After that, they write, they began to doubt news on Russian state TV and started to watch Ukrainian TV channels on YouTube.
“Why is it rattling so terribly? Why is everything in Volnovakha and Mariupol so different from what they say on TV? What will happen to our men? Why don’t they talk about our men dying?” Natalia wondered in a post.
According to the intelligence unit of Ukraine’s Defense Ministry, the vast majority of mobilized Donbas residents are sent to the hottest spots without special training “to clear obstacles and dig trenches.” The losses among new recruits reach 70-80%, the ministry said.
It also reported that Russia uses the Donetsk Metallurgical Plant to burn the corpses of Donbas residents killed in battle to hide the actual number of casualties.
No escape
In mid-February, Yevhen, another employee of the Komsomolets Donbasu coal mine, was discussing the prospective mobilization with his boss. The boss told him that mobilization would be mandatory but assured it would not happen anytime soon.

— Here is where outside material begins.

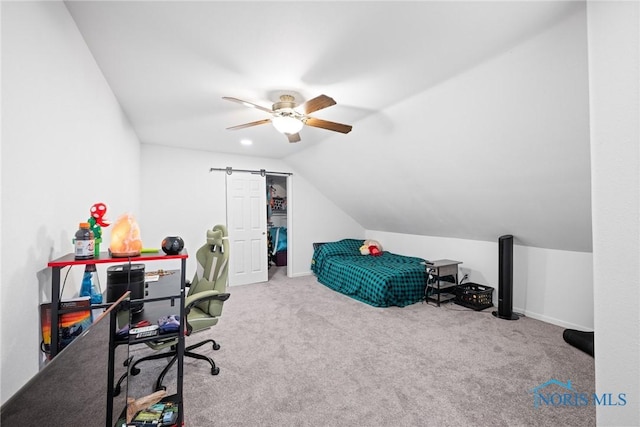 bedroom featuring vaulted ceiling, light colored carpet, and ceiling fan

But at midnight on Feb. 21, Yevhen, 27, was told to pack his stuff and come to the mobilization point.
His wife Anastasia tried to persuade him not to go, as he had not received an official invitation. The family has two daughters, five and three years old.
But Yevhen told her that “nobody could weasel their way out.”
After enlistment, he has been moved between at least five settlements before Anastasia lost touch with her husband. The last time they talked, he was somewhere near Mariupol.
“We haven’t gotten in touch for five days,” she told the Kyiv Independent in a phone call.
Anastasia says that conscripts from Donbas were transported in a military truck with no roof for 14 hours, amid the freezing winter weather. She also said that the recruits didn’t have food and water for three days.
“They witnessed things one doesn’t even see in movies,” she said.
According to Anastasia, civilians from Donbas are forced to be at front-line positions. Otherwise, Russian forces threaten to shoot them.
Many of the Donbas conscripts are seriously wounded, or have been killed, Anastasia said.
“And I still don’t know what happened to my husband,” she added.